GeForce 6200

Discussion in 'Hardware' started by mgookin, Dec 21, 2009.

  1. I have a GeForce 6200 in an old Dell Dimension. I'm trading on this box temporparily. I'm running two monitors off it:
    1 @ 1920 x 1080 from the dvi output.
    1 @ 1024 x 768 from the 10 pin output.

    Does anyone know if this card has one or two heads?

    Reason I ask is it's struggling real hard with only 2D charts. Just wondering if maybe this card is not made to push so many pixels.

    Thanks.
     
  2. Shouldn't normally be a problem. Just wondering with the age of that video card.... is 1920x1080 one of the stock resolution choices or did you set that as "custom" through the driver utility?
     
  3. It's stock from the dropdown at 1920x1080.
     
  4. You might try dialing back the resolution of your 24" if you can find one acceptable... see if that improves the response.... If it does, then possible that card can't handle driving that many pixels...

    BTW... not sure what you mean by "2 heads".. ?? Sounds like there's a DVI and a VGA port on the card.. and you're using both. Or, were you thinking "2 heads" was some kind of "splitter"?
     
  5. Two heads aka Dual Heads meaning 2 gpu's in one as I have in my 8800 ultra in another system (which is not at this location). Many high end cards have dual heads.

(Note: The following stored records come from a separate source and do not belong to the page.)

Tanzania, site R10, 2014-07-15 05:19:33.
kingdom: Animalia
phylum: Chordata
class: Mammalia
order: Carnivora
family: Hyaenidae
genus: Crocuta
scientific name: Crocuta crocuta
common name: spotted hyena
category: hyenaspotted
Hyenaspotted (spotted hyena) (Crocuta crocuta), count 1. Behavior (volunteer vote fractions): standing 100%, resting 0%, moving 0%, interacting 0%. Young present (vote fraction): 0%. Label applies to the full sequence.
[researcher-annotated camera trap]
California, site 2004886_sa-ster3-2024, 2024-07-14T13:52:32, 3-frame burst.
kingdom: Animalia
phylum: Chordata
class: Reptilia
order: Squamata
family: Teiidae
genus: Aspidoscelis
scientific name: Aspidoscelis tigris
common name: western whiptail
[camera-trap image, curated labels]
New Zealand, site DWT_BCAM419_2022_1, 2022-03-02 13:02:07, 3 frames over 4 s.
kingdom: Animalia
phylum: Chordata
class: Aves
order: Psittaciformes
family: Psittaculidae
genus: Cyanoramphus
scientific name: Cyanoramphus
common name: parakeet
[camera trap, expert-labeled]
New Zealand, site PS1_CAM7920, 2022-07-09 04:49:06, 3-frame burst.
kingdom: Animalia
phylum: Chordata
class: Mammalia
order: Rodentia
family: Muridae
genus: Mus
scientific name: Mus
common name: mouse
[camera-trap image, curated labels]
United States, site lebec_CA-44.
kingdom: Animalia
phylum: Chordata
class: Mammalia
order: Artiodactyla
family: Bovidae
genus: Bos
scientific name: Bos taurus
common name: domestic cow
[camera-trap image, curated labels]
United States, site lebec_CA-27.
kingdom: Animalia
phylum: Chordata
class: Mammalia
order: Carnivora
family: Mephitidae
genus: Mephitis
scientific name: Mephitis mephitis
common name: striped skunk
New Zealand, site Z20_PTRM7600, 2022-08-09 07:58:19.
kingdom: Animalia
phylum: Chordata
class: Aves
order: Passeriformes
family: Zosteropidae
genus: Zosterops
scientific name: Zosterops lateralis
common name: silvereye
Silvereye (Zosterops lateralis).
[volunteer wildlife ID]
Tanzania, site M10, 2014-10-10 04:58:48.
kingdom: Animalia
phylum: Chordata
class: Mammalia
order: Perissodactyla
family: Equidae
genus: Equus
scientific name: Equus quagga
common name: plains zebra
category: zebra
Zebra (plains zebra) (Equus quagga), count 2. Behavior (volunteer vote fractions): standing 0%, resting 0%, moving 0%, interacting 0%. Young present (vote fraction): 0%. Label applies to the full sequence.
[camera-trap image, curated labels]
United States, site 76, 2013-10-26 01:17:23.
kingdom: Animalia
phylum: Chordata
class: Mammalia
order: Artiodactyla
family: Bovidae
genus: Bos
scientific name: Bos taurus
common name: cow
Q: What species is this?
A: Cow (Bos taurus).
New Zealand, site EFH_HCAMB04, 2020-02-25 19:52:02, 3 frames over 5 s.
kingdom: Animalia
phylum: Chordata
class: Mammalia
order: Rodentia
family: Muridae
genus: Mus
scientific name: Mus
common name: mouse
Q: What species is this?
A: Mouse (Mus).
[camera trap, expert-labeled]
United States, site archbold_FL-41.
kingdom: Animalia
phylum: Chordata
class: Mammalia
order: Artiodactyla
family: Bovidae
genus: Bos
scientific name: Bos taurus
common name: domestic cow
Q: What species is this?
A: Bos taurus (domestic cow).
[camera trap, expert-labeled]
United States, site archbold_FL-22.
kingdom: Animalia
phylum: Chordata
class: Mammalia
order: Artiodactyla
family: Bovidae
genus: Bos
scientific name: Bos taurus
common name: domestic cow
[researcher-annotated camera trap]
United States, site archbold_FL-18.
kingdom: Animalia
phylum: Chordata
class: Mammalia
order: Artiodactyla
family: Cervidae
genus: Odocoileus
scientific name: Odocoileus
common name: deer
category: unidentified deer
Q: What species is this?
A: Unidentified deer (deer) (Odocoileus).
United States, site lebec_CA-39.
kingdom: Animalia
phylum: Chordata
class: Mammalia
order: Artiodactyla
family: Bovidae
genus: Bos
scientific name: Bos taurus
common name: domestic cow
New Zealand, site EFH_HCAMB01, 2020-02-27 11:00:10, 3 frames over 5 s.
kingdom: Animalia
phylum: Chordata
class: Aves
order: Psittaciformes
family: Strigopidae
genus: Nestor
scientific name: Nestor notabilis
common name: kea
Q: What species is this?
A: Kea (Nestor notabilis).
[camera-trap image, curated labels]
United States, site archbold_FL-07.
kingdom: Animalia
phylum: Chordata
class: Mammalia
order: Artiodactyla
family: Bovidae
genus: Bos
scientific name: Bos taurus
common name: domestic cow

Not talking about a splitter.

    The first thing I did was lower the resolution of the one screen but it sucked (in quality). If I can't have the 1920x1080 then I just won't use that big monitor (it's 42" btw).

    nVidia specs which are greek to me say the card has "ramdacs" which is greek to me, but if ramdac means gpu or head, then it would be dual head (I say that because they use the word ramdac in the plural context) and having the big monitor on should not degrade it. That or they just over-rate their cards in telling me max resolution is 1920x1080 when in reality it performs very poorly at this high resolution.

    There used to be a gpu expert on this forum but he's been gone for a while. His handle is (was) gnome.
     
  6. Ahhh.... Likely the problem is running on a TV instead of a monitor. (Though the resolution of a TV might be the same as a computer monitor, you can't be assured that a TV will display properly from your video card... just have to try and see.) And that card is probably too old and too inexpensive to have 2 GPUs.
     
  7. radamcs is name of the chip.

    some "old" card has dual head, most new video card usually has it for dual video card to boost gaming experiencing.
     
  8. The monitor is not an issue. It runs great on my DDR3 systems which have 8800 ultra's. As the other poster inferred, the gpu is in fact old. I think it goes back to around 2004. I'll write it off to that and continue during the interim using fewer charts in exchange for greater stability.

    thanks to all who contributed, and a very merry christmas to all.
     
  9. I think you missed the point. I wasn't saying there was something wrong with the monitor as a display, but rather your video card can't/won't drive your TV monitor properly...
     
  10. I concur. Thanks for the clarification.

    Merry Christmas and prosperous trading.